--- TASK INSTRUCTIONS ---
1) Answer these questions using the article on violence against children in the Americas:
(a) How many countries responded to the global survey that the regional status report is based on?
(b) What percentage of countries report support to income and economic strengthening approaches to prevent violence against children?
(c) Who is the PAHO Deputy Director quoted in the article?
2) Rewrite the paragraph of the article on violence against children in the Americas that begins "The problem has gained new urgency" as a bulleted list, keeping its main facts.
3) Continue the article on violence against children in the Americas, picking up where it stops.

------ DOCUMENT SEGMENT ------

A first-of-its kind analysis of country data on violence against children and adolescents in the Americas reports that while the region has taken important action, serious gaps in prevention and response leave many children behind.
The problem has gained new urgency amid the COVID-19 pandemic. Early data indicate that the pandemic is associated with increasing risk of domestic violence, including violence against children. COVID-related lock-down, stress, anxiety, substance abuse and social and economic concerns can provoke familial conflict. Meanwhile, the pandemic has led to reduced access of children to friends, relatives and health and protection services that might have provided support.
“Violence against children has devastating and lifelong consequences for them,” said PAHO Deputy Director Mary Lou Valdez. “COVID-19 only intensifies the problem, as triggers for domestic violence are heightened. It is vital that countries pay attention to violence against children in this time of increased tension and that they use the evidence-based strategies that have been successful in tackling this pernicious problem.”
The report was launched today in an event that included Ms. Valdez, Maria Juliana Ruiz, the First Lady of Colombia, Juliet Cuthbert Flynn, Minister of State in the Jamaica Ministry of Health and Wellness, Dr. Josefina Luna, Advisor for the National Council for Children and Adolescents (CONANI) of the Dominican Republic, and leaders of UNICEF, UNESCO and the Global Partnership to End Violence Against Children. Those three organizations – as well as numerous other groups in the region – collaborated on this report.
The Regional Status Report 2020: Preventing and Responding to Violence Against Children is based on information from 31 countries that responded to a global survey. The study marks the first time that governments have reported on progress on the INSPIRE framework, a set of seven evidence-based strategies for preventing and responding to violence against children.
These strategies, with the highest potential of reducing violence against children, include implementation and enforcement of laws, challenging social norms and values that justify use of violence; creating safe physical environments for children; providing support to parents and caregivers; strengthening income and economic security; improving response and support services for children; and providing children with education and life skills.
Key findings in the report include:
All countries need to strengthen implementation of action plans and laws to address violence against children. While all countries report having laws prohibiting statutory rape, only 29% report that violators are highly likely to be sanctioned, suggesting a high level of impunity.
Substantial progress has been made on the roll-out of INSPIRE, though progress is uneven. For example, 76% percent of countries report support of violence-prevention approaches related to education and life skills, such as anti-bullying programs in schools, while 60% of countries report supporting parents and caregivers in line with the INSPIRE framework. Only 37% of countries report support to income and economic strengthening approaches to prevent violence against children.

------ INFORMATION ------

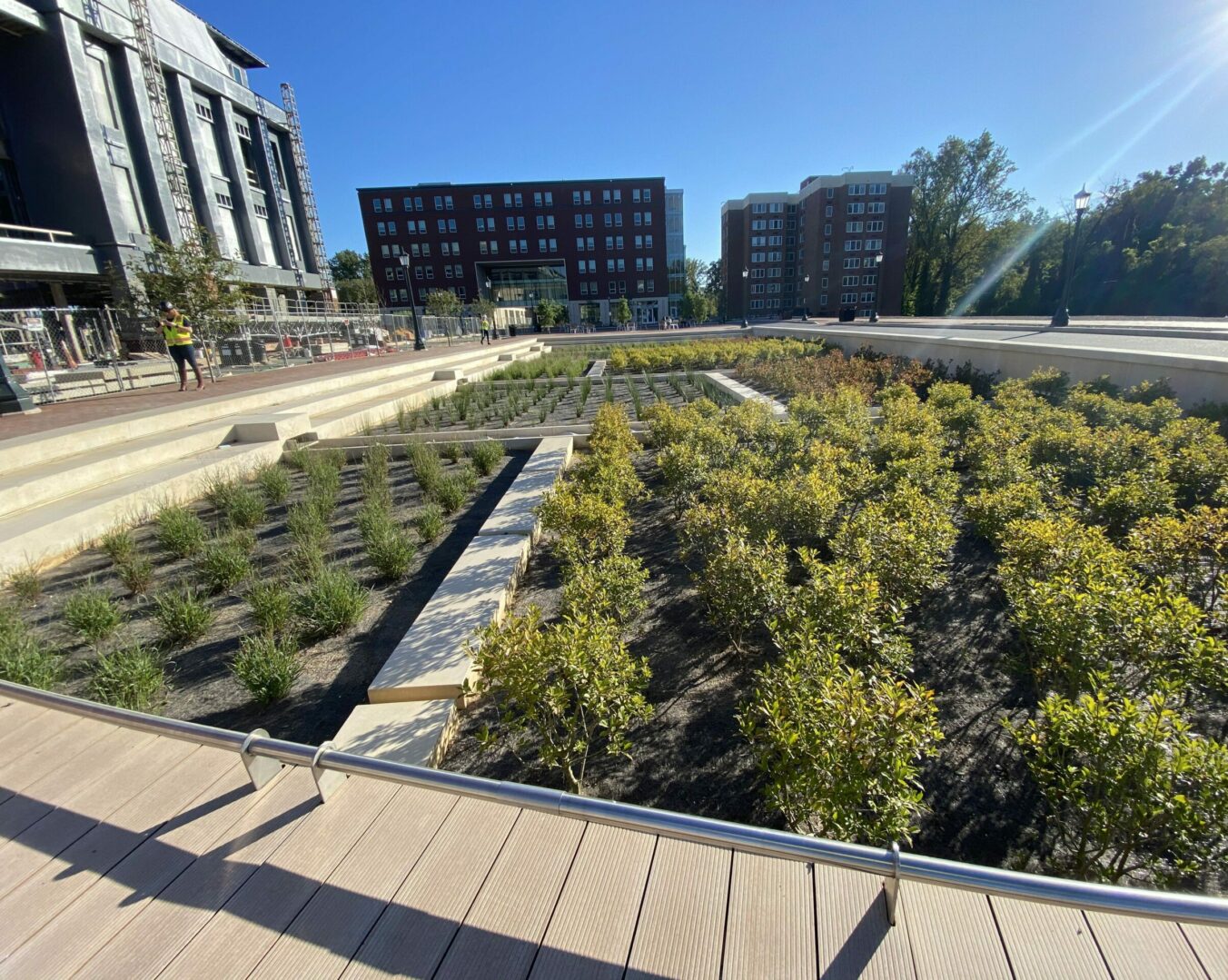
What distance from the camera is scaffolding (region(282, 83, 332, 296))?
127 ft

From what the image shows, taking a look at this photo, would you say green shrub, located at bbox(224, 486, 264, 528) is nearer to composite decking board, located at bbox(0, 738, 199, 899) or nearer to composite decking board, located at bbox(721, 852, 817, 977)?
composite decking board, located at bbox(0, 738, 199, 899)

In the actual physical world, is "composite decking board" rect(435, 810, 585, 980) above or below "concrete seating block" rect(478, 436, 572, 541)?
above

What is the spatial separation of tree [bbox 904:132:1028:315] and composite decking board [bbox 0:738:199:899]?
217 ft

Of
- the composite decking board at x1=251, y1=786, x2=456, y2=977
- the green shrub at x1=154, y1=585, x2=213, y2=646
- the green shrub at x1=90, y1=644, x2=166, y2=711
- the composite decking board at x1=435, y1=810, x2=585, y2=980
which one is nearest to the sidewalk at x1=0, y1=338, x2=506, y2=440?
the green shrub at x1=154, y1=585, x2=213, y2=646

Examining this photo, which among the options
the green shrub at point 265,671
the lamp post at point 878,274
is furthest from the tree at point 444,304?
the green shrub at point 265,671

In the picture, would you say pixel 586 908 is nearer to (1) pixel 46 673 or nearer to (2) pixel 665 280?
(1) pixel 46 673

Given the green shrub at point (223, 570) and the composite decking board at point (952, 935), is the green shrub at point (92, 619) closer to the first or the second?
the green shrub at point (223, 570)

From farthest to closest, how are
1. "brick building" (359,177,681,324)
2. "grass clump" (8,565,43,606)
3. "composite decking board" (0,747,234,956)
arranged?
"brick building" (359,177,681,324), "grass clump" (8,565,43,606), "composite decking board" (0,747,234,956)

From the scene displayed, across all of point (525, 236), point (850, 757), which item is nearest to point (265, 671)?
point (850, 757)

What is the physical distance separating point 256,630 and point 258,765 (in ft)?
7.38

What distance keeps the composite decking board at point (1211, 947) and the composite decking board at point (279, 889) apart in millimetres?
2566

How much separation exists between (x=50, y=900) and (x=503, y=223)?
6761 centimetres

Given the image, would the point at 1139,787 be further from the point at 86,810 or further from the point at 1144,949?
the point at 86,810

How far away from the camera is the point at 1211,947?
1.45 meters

------
------ INFORMATION ------

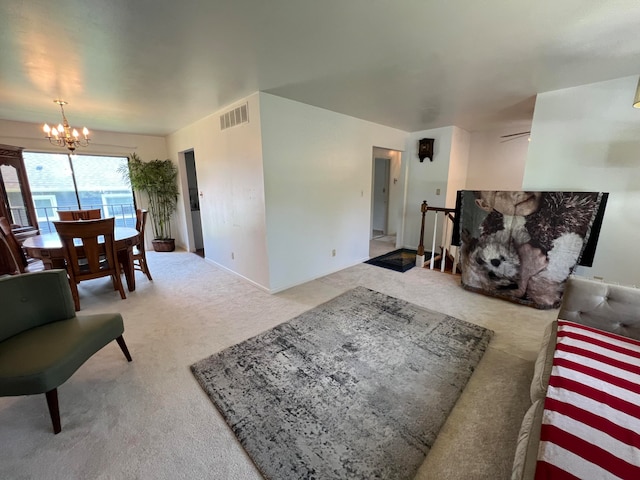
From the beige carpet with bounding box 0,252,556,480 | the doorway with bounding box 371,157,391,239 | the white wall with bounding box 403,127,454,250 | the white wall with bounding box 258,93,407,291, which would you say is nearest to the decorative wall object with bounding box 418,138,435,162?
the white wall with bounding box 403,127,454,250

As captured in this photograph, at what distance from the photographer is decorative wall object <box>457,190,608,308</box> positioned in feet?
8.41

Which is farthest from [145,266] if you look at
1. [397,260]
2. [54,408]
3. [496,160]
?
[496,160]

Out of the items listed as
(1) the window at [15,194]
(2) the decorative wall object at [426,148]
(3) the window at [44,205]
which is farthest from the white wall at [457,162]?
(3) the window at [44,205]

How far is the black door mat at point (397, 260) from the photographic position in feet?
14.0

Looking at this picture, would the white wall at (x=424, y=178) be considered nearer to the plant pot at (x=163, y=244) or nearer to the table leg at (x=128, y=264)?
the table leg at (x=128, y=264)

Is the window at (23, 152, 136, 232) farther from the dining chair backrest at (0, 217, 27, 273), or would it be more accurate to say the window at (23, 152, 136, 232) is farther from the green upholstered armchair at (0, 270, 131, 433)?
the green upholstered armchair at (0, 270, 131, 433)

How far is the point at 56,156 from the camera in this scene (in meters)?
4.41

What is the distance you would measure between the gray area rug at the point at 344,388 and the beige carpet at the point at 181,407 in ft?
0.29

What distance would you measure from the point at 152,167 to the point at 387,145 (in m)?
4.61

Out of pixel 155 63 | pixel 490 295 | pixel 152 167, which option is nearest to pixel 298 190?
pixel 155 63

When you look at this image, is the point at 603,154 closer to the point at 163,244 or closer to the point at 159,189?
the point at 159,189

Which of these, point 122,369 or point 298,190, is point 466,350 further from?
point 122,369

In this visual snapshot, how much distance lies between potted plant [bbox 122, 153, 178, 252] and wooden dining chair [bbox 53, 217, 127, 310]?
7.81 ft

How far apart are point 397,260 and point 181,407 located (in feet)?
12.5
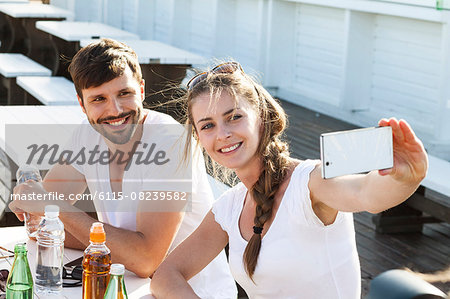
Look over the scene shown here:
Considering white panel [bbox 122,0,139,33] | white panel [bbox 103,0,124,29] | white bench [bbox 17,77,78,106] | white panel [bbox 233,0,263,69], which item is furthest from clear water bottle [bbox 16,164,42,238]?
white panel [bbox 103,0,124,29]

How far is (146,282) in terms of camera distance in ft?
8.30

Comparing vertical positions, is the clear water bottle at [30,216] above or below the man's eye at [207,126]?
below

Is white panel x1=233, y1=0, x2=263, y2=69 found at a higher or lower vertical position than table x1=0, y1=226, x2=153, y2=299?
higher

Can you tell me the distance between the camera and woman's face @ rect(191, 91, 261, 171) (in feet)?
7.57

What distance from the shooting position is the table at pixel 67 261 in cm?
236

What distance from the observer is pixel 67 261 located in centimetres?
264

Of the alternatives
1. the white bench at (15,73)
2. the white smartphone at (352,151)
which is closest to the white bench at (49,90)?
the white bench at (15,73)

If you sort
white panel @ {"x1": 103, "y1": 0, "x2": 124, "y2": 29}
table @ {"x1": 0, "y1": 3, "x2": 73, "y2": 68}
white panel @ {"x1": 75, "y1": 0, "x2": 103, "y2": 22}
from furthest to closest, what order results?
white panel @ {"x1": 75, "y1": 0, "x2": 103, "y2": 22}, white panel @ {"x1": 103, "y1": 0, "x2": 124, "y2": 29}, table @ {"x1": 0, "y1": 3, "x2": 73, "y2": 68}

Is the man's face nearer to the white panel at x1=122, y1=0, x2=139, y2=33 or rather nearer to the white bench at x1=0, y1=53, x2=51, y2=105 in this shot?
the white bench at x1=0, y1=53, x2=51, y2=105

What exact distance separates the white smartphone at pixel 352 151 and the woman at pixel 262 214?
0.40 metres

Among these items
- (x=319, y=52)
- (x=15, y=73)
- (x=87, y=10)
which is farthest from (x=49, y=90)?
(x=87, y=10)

------
------ INFORMATION ------

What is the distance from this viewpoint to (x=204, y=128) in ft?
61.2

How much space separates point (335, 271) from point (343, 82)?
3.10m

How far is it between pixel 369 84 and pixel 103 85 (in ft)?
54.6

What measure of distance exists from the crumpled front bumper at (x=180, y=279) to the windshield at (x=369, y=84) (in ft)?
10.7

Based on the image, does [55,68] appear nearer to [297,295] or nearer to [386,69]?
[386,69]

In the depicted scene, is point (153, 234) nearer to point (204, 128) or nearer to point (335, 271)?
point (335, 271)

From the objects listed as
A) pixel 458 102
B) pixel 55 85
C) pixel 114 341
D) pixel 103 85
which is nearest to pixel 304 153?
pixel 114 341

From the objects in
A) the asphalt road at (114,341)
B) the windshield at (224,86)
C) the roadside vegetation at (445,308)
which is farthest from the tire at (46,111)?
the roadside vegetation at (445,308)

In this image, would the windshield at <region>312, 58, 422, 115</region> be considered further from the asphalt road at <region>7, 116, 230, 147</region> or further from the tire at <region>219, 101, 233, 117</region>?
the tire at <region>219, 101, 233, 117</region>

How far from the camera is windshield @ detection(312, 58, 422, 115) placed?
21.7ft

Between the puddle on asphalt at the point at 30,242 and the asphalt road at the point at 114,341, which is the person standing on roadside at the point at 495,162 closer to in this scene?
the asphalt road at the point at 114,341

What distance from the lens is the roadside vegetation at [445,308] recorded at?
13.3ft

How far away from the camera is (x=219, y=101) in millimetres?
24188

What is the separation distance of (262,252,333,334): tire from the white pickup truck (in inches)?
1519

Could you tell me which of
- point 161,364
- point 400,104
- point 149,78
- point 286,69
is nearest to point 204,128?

------

--- ANSWER SET ---
1)
(a) 31 countries.
(b) 37%.
(c) Mary Lou Valdez.

2)
- The COVID-19 pandemic has given the problem new urgency.
- Early data link the pandemic to a higher risk of domestic violence, including violence against children.
- Lock-down, stress, anxiety, substance abuse, and social and economic concerns can provoke familial conflict.
- The pandemic has reduced children's access to friends, relatives, and health and protection services that might have supported them.

3)
Too few children have access to programs and services to prevent and respond to violence. More than 90% of the countries indicate having clinical services for child survivors of sexual violence, but only 26% report that they reach all or nearly all of those in need. Only 16% report that mental health services for child survivors reach all or nearly all of those who need them.
“Given the devastating burden of violence on the region’s children and adolescents, their families and communities, we urge all countries to sustain progress and strengthen the implementation and effectiveness of these evidence-based approaches,” said Ms. Valdez. “Nobody should be left behind. A child, who has experienced violence, must have timely access to health and protection services of good quality.”
“Violence against children is the flagship priority for UNICEF in Latin America and the Caribbean and we will keep working closely with government counterparts in all countries in the region, with our United Nations sister agencies and with the End Violence Alliance,” said Youssouf Abdel-Jelil, UNICEF´s Deputy Regional Director. “Violence, including homicides, is preventable and we must jointly act to end this crime,” he concluded.
Violence against children takes multiple forms, including maltreatment by adults in a position of authority, bullying and fighting among peers, sexual and dating violence, and assault connected to peers and gangs. Violence has been linked to physical, sexual, reproductive and mental health problems as well as to socioeconomic costs such as educational underachievement, increased risk of unemployment and poverty, and association with gangs and organized crime.
The report, a milestone for the Americas, provides a baseline that can be a foundation for future work as the Region advances toward the 2030 Agenda for Sustainable Development, which includes specific targets related to violence against children.